# [Exercise brief]
Copy all of the material below with every "farthest" swapped for "furthest" and nothing else changed. Leave the pictures out.
──────── Excerpted records ────────
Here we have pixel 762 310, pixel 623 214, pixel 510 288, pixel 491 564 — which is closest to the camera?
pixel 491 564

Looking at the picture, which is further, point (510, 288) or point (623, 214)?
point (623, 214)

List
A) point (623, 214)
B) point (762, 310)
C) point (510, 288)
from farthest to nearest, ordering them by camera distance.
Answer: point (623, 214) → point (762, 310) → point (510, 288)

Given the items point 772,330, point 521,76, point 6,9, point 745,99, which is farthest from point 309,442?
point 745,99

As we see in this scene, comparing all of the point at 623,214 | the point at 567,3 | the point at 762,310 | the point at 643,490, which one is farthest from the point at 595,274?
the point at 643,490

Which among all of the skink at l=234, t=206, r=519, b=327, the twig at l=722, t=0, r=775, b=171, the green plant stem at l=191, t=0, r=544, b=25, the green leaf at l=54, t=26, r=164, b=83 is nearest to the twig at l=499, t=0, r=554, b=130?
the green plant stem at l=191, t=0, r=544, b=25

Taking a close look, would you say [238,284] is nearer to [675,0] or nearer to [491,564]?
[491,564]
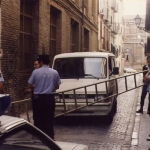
────────
# [Completed exercise]
Here we have pixel 762 310, pixel 623 214, pixel 510 288, pixel 491 564 — which is closest to the camera?
pixel 491 564

Looking at the picture, which is further, point (510, 288) or point (623, 214)?
point (623, 214)

List
A) point (623, 214)
B) point (762, 310)
C) point (510, 288)
from furthest to nearest, ordering them by camera distance.
Answer: point (623, 214) → point (762, 310) → point (510, 288)

Given the items point 772,330, point 521,76, point 6,9, point 745,99, which is furthest from point 309,442?
point 745,99

As we see in this scene, comparing all of the point at 623,214 | the point at 567,3 | the point at 762,310 | the point at 643,490, which one is furthest from the point at 595,274?
the point at 643,490

Which among all of the skink at l=234, t=206, r=519, b=327, the twig at l=722, t=0, r=775, b=171, the green plant stem at l=191, t=0, r=544, b=25, the green leaf at l=54, t=26, r=164, b=83 is nearest to the twig at l=499, t=0, r=554, b=130?
the green plant stem at l=191, t=0, r=544, b=25

Taking a close look, would you say [238,284] is nearer to [675,0] or nearer to [491,564]?
[491,564]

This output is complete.